• [Ação necessária 1]: No texto sobre Vênus, qual sonda captou a imagem colorizada do planeta?
• [Ação necessária 2]: Reescreva o trecho do texto sobre Vênus que vai de "Por Nadia Drake" até "Galileu em ...", trocando "colorização" por "coloração".

• [Trecho do texto]:
Promissor sinal de vida detectado em Vênus talvez nem exista

A detecção de gás fosfina nas nuvens de Vênus — um possível sinal de vida — pode ter sido causada por uma anomalia acidental no processamento de dados, conforme sugerido em novas análises.

Por Nadia Drake
Publicado 26 de out. de 2020, 14:49 BRT, Atualizado 5 de nov. de 2020, 01:56 BRT
Essa imagem de Vênus, submetida a um processo de colorização, foi captada pela sonda Galileu em ...

Essa imagem de Vênus, submetida a um processo de colorização, foi captada pela sonda Galileu em 14 de fevereiro de 1990 a uma distância de mais de 2,7 milhões de quilômetros. Foi utilizada uma tonalidade azulada para destacar os contrastes sutis nos contornos das nuvens.

Foto de NASA, JPL

RECENTEMENTE, ASTRÔNOMOS ENCONTRARAM indícios animadores de que poderia haver vida flutuando nas nuvens que cobrem Vênus. Contudo, ao que parece, a busca por vida extraterrestre está longe de acabar, pois novas pesquisas já estão pondo em xeque essa descoberta.

• [Dados extraídos]:
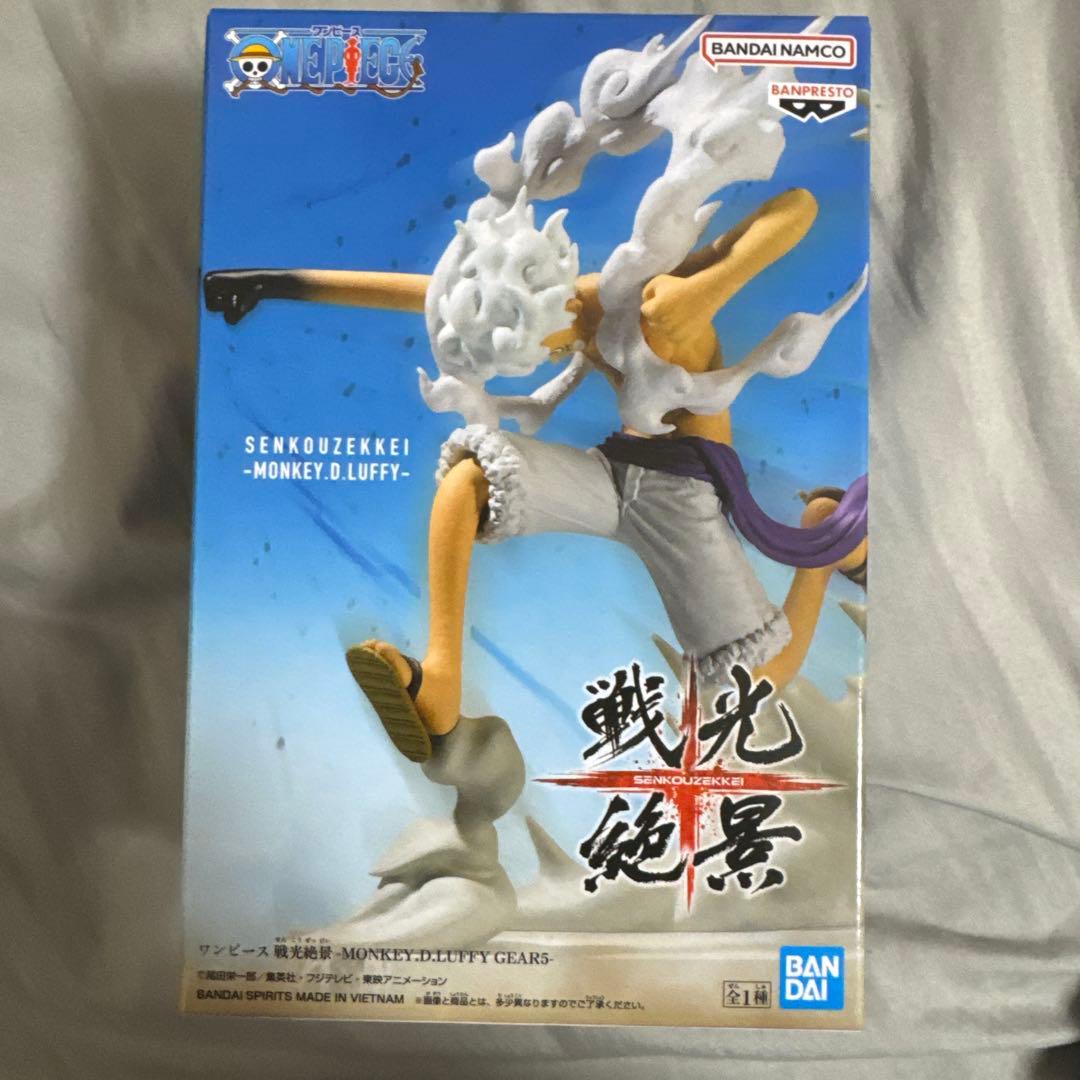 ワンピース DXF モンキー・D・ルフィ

...

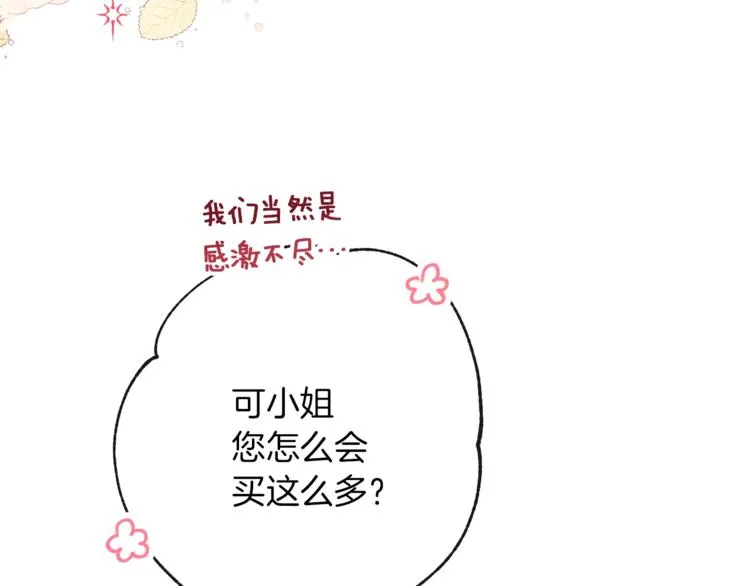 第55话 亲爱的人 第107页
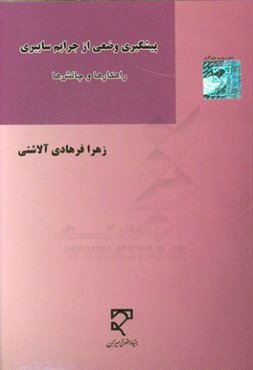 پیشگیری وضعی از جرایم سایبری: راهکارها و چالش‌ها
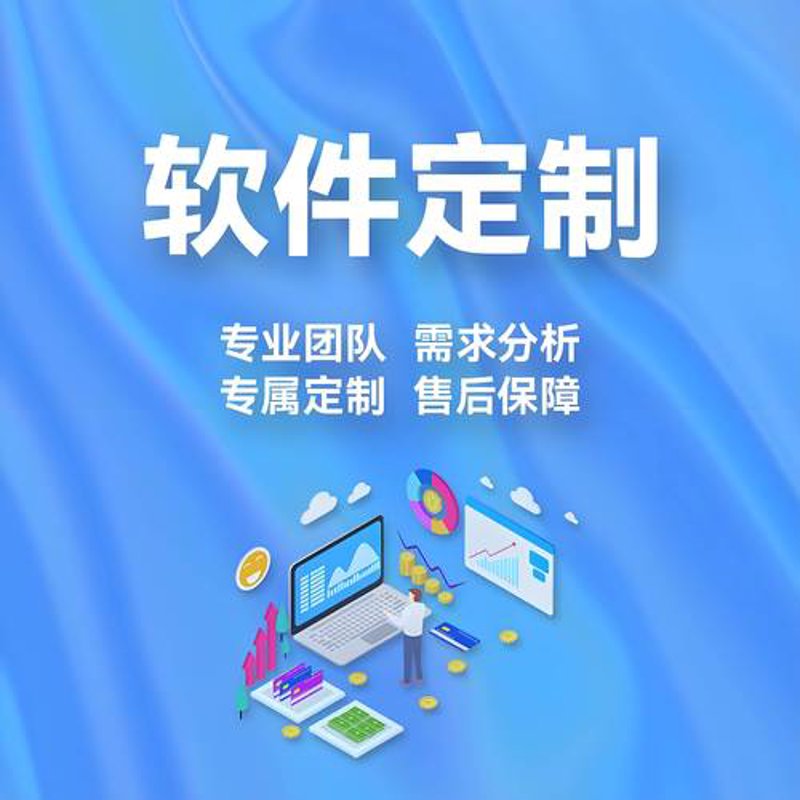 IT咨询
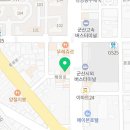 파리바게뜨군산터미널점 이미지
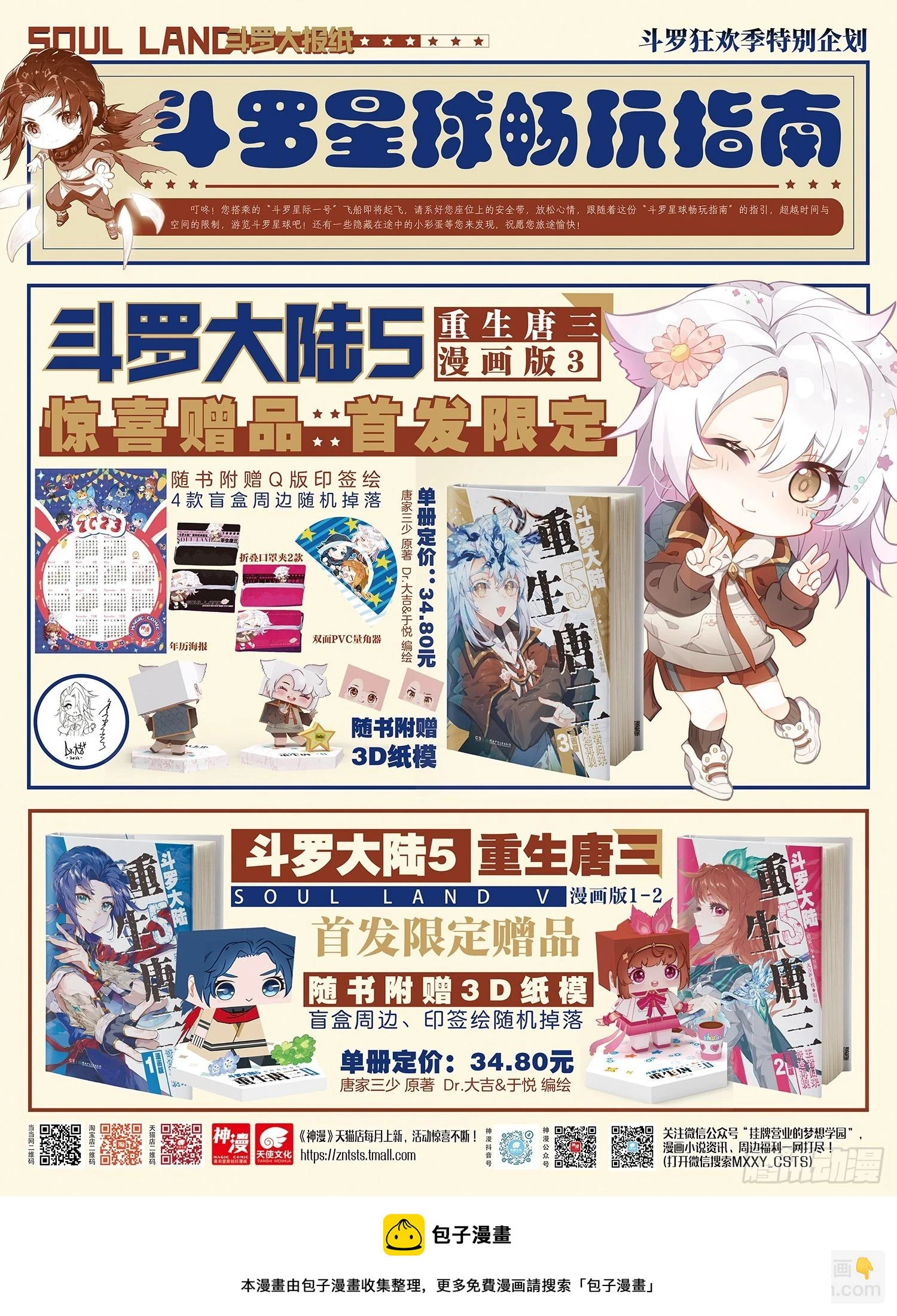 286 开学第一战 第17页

• [Resolução do problema 1]: A sonda Galileu.

• [Resolução do problema 2]:
Por Nadia Drake
Publicado 26 de out. de 2020, 14:49 BRT, Atualizado 5 de nov. de 2020, 01:56 BRT
Essa imagem de Vênus, submetida a um processo de coloração, foi captada pela sonda Galileu em ...